Des constatations effectuées, les agents concluaient que Monsieur C en sa qualité de chef de secteur Bazar, responsable de la détermination des prix de vente des jouets, a commis l'infraction visée à la prévention en revendant les 10 jouets à un prix de vente TTC inférieur à son prix d'achat TTC.
Les agents indiquaient que le prévenu ne pouvait prétendre au bénéfice des exceptions prévues par la loi notamment sur l'alignement des prix sur ceux pratiqués par les concurrents.
Monsieur C n'avait apporté aux agents aucun renseignement permettant la vérification de la légalité d'un éventuel alignement.
Selon le prévenu, compte tenu de la conjoncture, le jeu de la concurrence l'avait amené à baisser ses prix afin d'être compétitifs et de ne pas pénaliser le magasin en terme de chiffre d'affaires et de stocks.

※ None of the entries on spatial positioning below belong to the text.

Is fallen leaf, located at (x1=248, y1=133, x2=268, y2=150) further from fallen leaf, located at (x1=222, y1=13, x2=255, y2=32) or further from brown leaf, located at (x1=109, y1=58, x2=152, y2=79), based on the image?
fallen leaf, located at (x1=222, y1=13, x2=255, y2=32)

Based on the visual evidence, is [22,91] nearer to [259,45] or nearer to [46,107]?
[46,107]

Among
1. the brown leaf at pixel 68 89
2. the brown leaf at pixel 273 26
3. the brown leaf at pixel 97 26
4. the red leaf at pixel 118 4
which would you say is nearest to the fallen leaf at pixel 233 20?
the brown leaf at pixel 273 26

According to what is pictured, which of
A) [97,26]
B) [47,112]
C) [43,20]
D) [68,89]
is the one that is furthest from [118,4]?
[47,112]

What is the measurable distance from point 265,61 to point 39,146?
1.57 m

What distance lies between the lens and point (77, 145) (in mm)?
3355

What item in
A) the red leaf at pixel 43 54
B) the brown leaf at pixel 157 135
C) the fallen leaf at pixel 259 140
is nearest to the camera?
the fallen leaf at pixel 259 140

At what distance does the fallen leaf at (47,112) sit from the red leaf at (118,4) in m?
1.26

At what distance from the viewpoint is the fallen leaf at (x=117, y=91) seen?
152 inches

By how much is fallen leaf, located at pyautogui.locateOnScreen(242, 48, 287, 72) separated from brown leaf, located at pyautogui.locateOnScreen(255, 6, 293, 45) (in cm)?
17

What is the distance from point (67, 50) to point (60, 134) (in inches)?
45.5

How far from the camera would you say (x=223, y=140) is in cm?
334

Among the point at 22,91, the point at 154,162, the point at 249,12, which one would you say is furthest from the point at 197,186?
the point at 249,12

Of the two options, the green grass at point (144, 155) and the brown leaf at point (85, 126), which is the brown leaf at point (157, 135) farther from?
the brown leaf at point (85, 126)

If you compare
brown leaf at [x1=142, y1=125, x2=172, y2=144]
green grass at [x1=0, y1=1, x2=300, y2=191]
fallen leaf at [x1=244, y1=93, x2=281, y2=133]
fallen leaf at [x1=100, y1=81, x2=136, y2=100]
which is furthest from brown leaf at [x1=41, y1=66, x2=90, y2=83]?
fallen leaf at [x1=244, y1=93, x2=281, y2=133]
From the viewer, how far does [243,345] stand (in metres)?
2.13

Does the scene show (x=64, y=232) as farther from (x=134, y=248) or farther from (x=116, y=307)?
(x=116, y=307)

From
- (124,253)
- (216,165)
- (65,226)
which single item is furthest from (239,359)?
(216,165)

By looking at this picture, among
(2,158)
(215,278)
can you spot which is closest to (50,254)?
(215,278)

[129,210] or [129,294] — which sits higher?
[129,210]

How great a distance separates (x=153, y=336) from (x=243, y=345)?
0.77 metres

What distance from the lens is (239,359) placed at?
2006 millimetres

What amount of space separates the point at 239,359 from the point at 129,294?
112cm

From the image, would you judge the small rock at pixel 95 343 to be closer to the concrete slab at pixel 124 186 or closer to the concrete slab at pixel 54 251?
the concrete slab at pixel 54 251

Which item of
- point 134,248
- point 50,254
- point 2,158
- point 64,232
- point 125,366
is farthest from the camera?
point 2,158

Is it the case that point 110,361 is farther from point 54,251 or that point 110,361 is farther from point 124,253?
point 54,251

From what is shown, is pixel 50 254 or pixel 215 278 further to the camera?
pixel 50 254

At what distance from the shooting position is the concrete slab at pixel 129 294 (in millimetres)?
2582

Il a fait valoir, également, que les ventes à perte constatées entraient dans le cadre de l'exception des articles saisonniers en période terminale de vente ; que les jouets de Noël par leur spécificité constituaient des articles saisonniers dont la période de vente s'étendait de la Toussaint à la veille du jour de Noël ; que le 21 décembre 1995 se situait effectivement dans les derniers jours de cette période de 2 mois.
Décision de la Cour
1° Sur l'exception relative à la prescription soulevée par les prévenus :
Attendu que les premiers juges ont estimé que les procès-verbaux d'auditions de Messieurs C et G des 23 juillet 1996 et 13 juillet 1997 avaient eu pour objet, d'une part de déterminer l'acteur responsable du secteur de vente des jouets et d'autre part de faire préciser comment pouvaient être justifiées les ventes à perte qui avaient été constatées ; que c'est à bon droit et par une motivation adoptée par la Cour que le Tribunal en a tiré comme conséquence que les actes d'instruction visés ont interrompu le délai de prescription de l'action publique ;
Attendu qu'il y a lieu, en conséquence, de rejeter l'exception dont s'agit ;
2° Sur l'infraction à l'article 1er de la loi du 2 juillet 1963 modifié par l'article 32 de l'Ordonnance du 1er décembre 1986 :
Attendu que les reventes à perte ont été constatées 4 jours avant Noël ; que même en admettant le caractère saisonnier de la vente de jouets, la société X ne pouvait invoquer se trouver en période terminale de la saison des ventes, celle-ci commençant en octobre pour s'achever le 24 décembre; qu'en effet, l'exception à l'interdiction de la revente à perte n'est admissible que si la revente à lieu à un moment où les jouets sont potentiellement dépréciés, c'est-à-dire en fin de saison;
Attendu que dès lors,il y a lieu d'infirmer la décision déférée et déclarer Monsieur C coupable de l'infraction qui lui est reprochée et de retenir la société X comme civilement responsable;
Par ces motifs : LA COUR, statuant publiquement, par arrêt contradictoire à l'égard de Monsieur Alain C et de la société X. Déclare l'appel recevable, Infirmant le jugement entrepris, Rejette l'exception, Déclare M. Alain C coupable de l'infraction qui lui est reprochée, En répression, le condamne à une amende de vingt mille francs (20 000 F), Déclare la société X civilement responsable, Constate que M. Alain C et la société X sont redevables d'un droit fixe de procédure de huit cents francs (800 F) auquel est assujetti le présent arrêt.